Four years ago today, we lost our sweet Momma Dog Silver. It still feels like it has been an eternity since she left us. It doesn't feel like she died, but just faded away. She was a spunky girl who had a gentle life force and a nurturing soul. Silver was the counter balance to Brut's aggressive ways. Her genes softened the rough edges in their kids. I see Silver the most in Fiona and Zappa, probably because Silver rubbed off on them being part of their pack.
Silver was our first puppy together who started this whole journey we are on with her kids;
who are now as old as she was when she died. It doesn't seem possible.

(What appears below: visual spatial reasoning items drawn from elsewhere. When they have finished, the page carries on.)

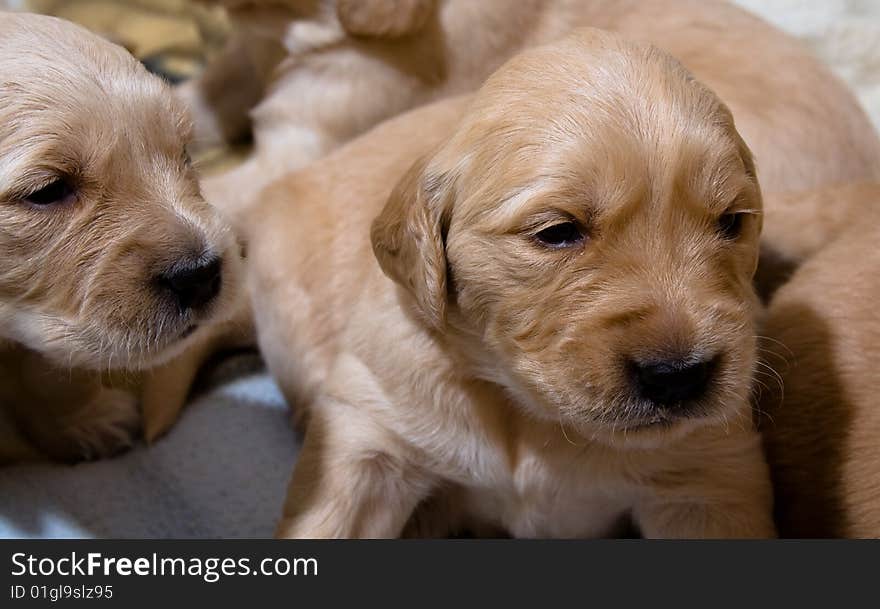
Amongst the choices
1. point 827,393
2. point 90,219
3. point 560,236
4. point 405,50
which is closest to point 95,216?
point 90,219

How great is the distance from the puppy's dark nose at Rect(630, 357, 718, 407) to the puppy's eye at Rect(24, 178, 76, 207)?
1058mm

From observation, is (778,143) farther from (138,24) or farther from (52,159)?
(138,24)

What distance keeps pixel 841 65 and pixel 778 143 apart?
128 centimetres

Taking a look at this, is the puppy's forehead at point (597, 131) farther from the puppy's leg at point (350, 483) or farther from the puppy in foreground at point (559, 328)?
the puppy's leg at point (350, 483)

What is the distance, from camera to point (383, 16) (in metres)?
3.14

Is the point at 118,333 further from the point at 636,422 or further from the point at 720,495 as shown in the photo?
the point at 720,495

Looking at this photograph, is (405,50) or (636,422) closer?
(636,422)

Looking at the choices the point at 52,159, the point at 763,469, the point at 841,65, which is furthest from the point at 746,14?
the point at 52,159

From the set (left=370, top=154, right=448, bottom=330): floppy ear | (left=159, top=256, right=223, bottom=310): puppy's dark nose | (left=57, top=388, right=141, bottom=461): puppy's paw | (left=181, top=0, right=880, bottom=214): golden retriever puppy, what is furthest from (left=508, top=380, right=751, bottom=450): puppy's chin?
(left=181, top=0, right=880, bottom=214): golden retriever puppy

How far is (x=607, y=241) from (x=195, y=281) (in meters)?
0.77

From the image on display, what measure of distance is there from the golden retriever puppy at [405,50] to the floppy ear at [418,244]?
1.33 metres

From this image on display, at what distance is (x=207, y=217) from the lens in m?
2.02

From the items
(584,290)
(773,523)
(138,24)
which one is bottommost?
(138,24)

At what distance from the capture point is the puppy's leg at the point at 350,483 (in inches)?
80.7
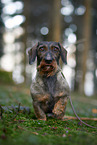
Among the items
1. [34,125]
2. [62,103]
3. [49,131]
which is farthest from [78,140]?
[62,103]

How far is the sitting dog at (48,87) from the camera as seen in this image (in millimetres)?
3877

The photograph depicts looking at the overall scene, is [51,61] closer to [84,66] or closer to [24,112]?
[24,112]

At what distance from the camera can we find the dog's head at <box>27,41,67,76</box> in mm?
3535

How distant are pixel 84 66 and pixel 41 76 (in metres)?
13.7

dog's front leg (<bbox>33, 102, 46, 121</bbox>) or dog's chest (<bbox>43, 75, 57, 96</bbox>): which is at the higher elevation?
dog's chest (<bbox>43, 75, 57, 96</bbox>)

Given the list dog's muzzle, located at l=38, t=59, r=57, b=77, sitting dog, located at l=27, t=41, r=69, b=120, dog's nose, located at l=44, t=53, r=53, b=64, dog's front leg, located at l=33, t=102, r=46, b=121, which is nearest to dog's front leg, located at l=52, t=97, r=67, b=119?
sitting dog, located at l=27, t=41, r=69, b=120

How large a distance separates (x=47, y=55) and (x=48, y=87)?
83 centimetres

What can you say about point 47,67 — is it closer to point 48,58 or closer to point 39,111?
point 48,58

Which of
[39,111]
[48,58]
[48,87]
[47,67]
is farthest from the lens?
[39,111]

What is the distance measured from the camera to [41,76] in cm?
404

She was a good first-time mom. She already had the mothering down by practicing on me. lol She really was a natural. We were so blessed that she took good care of her puppies.

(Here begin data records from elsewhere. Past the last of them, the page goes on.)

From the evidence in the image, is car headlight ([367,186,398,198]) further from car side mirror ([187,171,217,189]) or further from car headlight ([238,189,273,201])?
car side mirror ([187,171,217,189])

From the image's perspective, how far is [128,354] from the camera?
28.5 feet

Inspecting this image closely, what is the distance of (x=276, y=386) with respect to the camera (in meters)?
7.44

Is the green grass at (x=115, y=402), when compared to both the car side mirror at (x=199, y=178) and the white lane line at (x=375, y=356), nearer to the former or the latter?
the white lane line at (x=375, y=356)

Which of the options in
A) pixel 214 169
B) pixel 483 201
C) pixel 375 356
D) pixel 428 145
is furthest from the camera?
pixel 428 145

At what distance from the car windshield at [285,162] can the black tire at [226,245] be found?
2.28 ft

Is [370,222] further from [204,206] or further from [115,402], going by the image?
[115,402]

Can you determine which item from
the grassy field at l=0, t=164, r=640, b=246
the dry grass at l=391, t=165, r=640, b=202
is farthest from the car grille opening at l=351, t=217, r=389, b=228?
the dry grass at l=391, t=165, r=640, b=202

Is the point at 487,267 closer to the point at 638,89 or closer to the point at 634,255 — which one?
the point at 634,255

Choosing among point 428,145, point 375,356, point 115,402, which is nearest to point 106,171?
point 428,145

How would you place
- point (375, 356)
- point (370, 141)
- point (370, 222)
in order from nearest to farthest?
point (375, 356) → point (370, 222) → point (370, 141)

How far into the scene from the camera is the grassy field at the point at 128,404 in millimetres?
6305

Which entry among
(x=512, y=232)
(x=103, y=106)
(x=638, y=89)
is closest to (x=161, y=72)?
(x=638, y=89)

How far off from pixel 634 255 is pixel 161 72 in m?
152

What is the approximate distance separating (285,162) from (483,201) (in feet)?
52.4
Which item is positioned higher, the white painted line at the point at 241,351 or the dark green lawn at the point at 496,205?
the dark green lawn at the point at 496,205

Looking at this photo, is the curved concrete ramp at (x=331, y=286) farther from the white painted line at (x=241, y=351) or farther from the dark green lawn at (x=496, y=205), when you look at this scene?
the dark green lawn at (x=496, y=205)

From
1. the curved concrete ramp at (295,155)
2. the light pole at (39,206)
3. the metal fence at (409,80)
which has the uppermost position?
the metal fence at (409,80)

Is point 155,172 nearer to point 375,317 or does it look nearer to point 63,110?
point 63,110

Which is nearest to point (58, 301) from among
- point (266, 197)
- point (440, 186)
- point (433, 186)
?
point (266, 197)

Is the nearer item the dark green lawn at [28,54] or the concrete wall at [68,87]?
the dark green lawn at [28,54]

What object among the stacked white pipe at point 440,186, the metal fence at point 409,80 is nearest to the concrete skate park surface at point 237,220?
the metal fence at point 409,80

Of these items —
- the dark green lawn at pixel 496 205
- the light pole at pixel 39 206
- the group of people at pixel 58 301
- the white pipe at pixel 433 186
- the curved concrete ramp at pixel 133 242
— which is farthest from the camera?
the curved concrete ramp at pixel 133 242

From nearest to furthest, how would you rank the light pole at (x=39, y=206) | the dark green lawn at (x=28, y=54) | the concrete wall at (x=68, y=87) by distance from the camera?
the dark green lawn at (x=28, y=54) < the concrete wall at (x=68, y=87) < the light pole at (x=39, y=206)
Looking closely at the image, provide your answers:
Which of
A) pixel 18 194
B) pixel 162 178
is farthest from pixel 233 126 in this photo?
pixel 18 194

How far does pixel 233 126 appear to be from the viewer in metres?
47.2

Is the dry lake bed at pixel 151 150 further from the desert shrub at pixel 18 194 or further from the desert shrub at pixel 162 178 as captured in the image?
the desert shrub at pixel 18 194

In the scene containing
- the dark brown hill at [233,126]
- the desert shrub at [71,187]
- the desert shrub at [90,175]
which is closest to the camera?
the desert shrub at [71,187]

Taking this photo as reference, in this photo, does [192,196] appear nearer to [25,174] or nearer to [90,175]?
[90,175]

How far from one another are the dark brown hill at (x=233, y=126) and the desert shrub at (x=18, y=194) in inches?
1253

And when those puppies grew up she took a backseat to her own needs and made sure they got the care they needed. She was amazing that way. I always felt so guilty that she was always last compared to Brut and the kids, not realizing, that is what a mother does.
All those years I didn't understand. I thought she just didn't fit in with the rest of them and she didn't. She was a mother first and a dog second. She'd been that way from almost the start of our relationship. I thought I understood the true mother Silver was to me when she was here, now I'm finding a deeper root of what
her mothering has meant to me. Silver was exactly the mother I needed and still do.
So on this day, I honor my girl, who taught me the true meaning of what it means to be loved unconditionally and forever.